Biodosimetry & DNA Damage

Visualize and Quantify Inversions with dGH SCREEN™

Above Fig.: dGH SCREEN karyogram of metaphase spread from NASA astronaut measuring DNA damage from exposure to the ionizing radiation of space.

The Original KromaTiD Assay.

The original KromaTiD assay, dGH SCREEN was utilized by NASA in the “Twin’s Study” to measure DNA damage from deep space radiation. NASA’s first foray into “omics” research represented a unique opportunity to develop a next-generation approach to measuring the health impacts of spaceflight. Today our dGH SCREEN™ platform is still being used by NASA to understand how to make missions safer for their best and brightest.

dGH SCREEN™ is an unbiased tool for measuring structural and copy-number variants in single-cell fashion. Researchers are able to quantify inversions and other structural variants through direct visualization, an improved biodosimetry method than assaying for the formation of dicentric chromosomes. Inversions occur with lower background frequency than other symmetrical aberrations such as translocations, providing fewer false positives and more reliable data.

Above Fig.: Murine fibroblasts hybridized with custom dGH biodosimetry paints detecting an inversion event.

Measuring DNA Damage.

DNA damage is a common consequence of exposure to various genotoxic agents, chemicals, and oxidative stress, not just radiation. Understanding the mechanisms of DNA damage and repair is essential for developing strategies to mitigate the adverse effects of genotoxic insults. Many model systems serve to further such research, such as rodents.

This image features the chromosomes of a mouse fibroblast used as part of a biodosimetry investigation. dGH tools can be applied in non-human settings as well. Based on synthetic oligonucleotides, custom dGH probes can be manufactured to target sequences in other published mammalian genomes. This includes rodents, larger mammals like dogs and cats, or commercial lines like CHO cells. As demonstrated in this image, the dGH system can successfully detect structural variants outside of the human genome setting.

Above Fig.: Edited cell hybridized with dGH SCREEN whole-chromosome paints showing translocations, signal gain, and an inversion or sister-chromatid exchange.

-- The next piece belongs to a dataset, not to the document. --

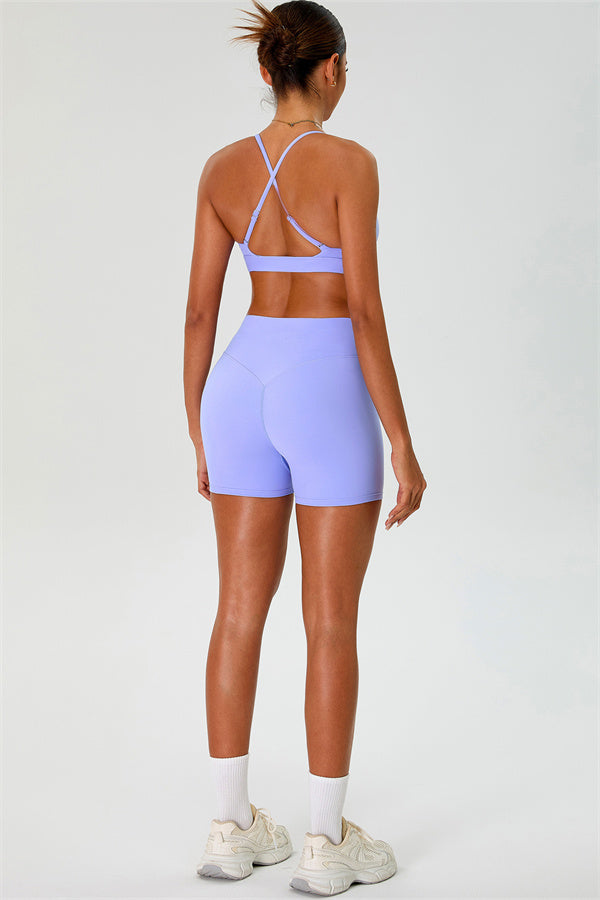The Ember Shorts
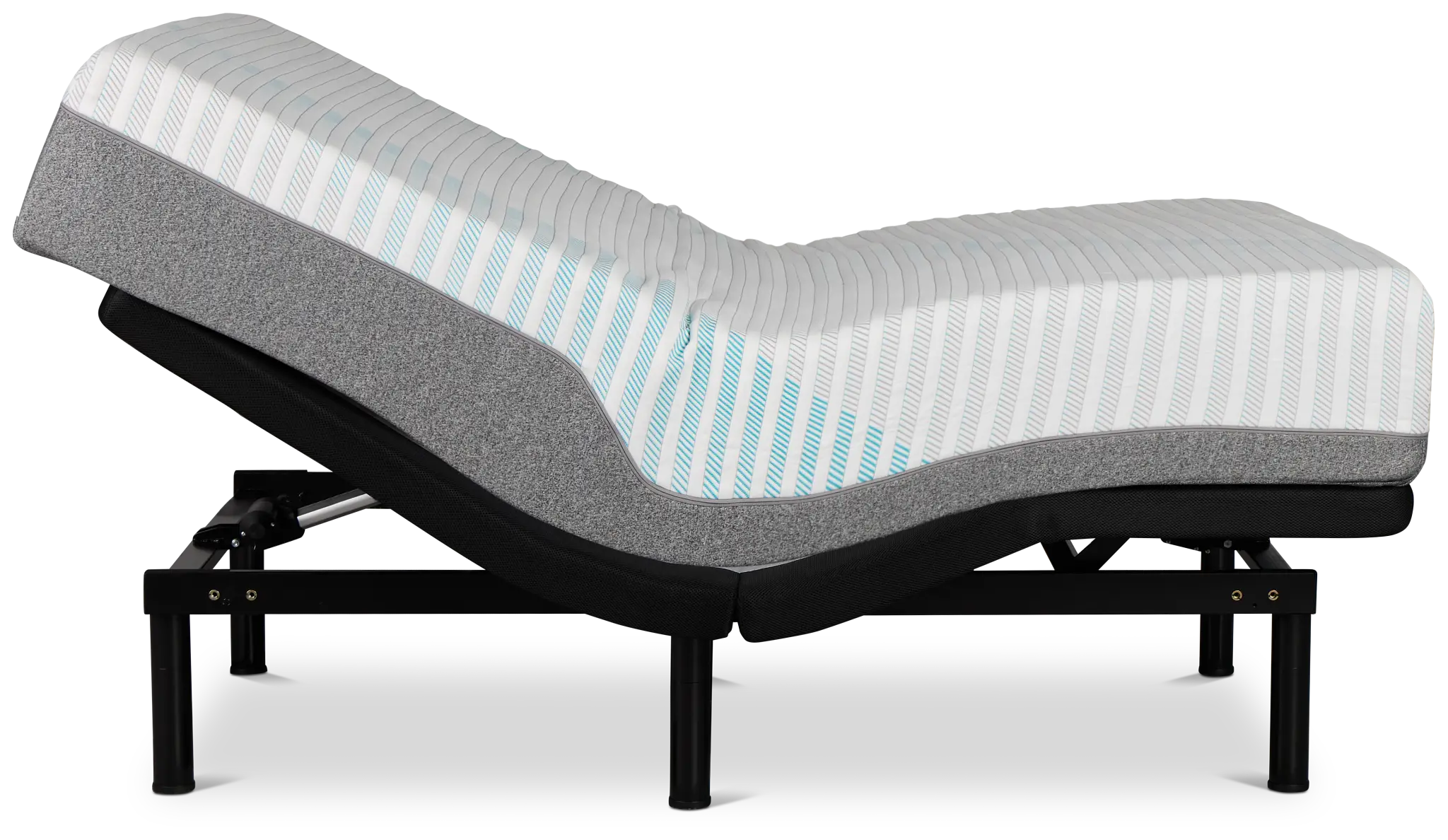 Rest & Renew Performance Firm Plus Adjustable Mattress Set Rest & Renew Performance Firm Plus Adjustable Mattress Set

Quality Control for Gene Editing.

Gene editing can be inherently destabilizing to the genome, especially when multiple edits are carried out. However, for many applications like CAR-T cell engineering, the therapeutic cell product requires more than one genomic locus to be modified. While dGH SCREEN can be applied in a whole-genome fashion, the individual tool components are dynamic. A subset of the dGH SCREEN paints may be used, depending on the dataset desired. This may be done in a targeted way, painting only those chromosomes impacted directly by the editing. Alternatively, a set of larger chromosomes may be painted as a proxy with which to gather data on the overall rate of structural rearrangements and off-target effects. In this way, the data generated can be tailored to the needs of the editing project.